The mechanisms by which cells regulate the steady state levels of proteins is clearly critical to understanding disease. While cells have multiple systems for protein degradation, the ubiquitin-proteasome system (UPS) as possibly the best described and most actively studied. The UPS is both highly complex and tightly regulated perhaps contributing to its relevance to human health and disease, particularly cancer. Indeed drugs targeting the UPS represent potentially important treatments for specific cancers and neurodegenerative diseases.

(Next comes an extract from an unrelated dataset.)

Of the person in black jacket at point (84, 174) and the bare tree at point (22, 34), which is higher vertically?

The development of human embryonic stem cells almost 10 years ago ushered in a exciting and controversial era in molecular medicine. The shared characteristic for continuous self renewal and ability to differentiate into all cell types is thought to imbue these cells with great therapeutic potential. For this reason, the mechanisms that underpin reprogramming of the genetic repertoire of these cells represent attractive targets for chromatin and epigenetic studies.
Major areas of research:
- Evaluating how chromatin remodeling complexes and transcription factors function in transcription from chromatin
- Analyzing the ubiquitin proteasome system interface with chromatin remodeling, epigenetics and hormone signaling
- Exploring how chromatin and epigenetics contribute to human ES cell pluripotency
- What is the biological significance of the BRG1 chromatin remodeling complex?
- What is the role of NF1 in chromatin remodeling of at glucocorticoid responsive promoters?
- What distinguishes genetic responses to hormones and the Proteasome?
- What is the epigenetic impact of proteasome inhibition?
- Do environmental exposures alter hESC chromatin remodeling proteins?
- How do epigenetic factors regulate pluripotency in human ES cells?
Trevor A. Archer, Ph.D., leads the Chromatin & Gene Expression Group and is Chief of the Laboratory of Molecular Carcinogenesis. He earned his Ph.D. in 1987 at Queen’s University, Kingston Ontario Canada. He has published more than 60 peer-reviewed articles in leading biomedical journals as well as several book chapters. He served as a Tenured Associate Professor in the Departments of Biochemistry and Obstetrics and Gynecology at the University of Western Ontario in London Canada before joining NIEHS in 1999.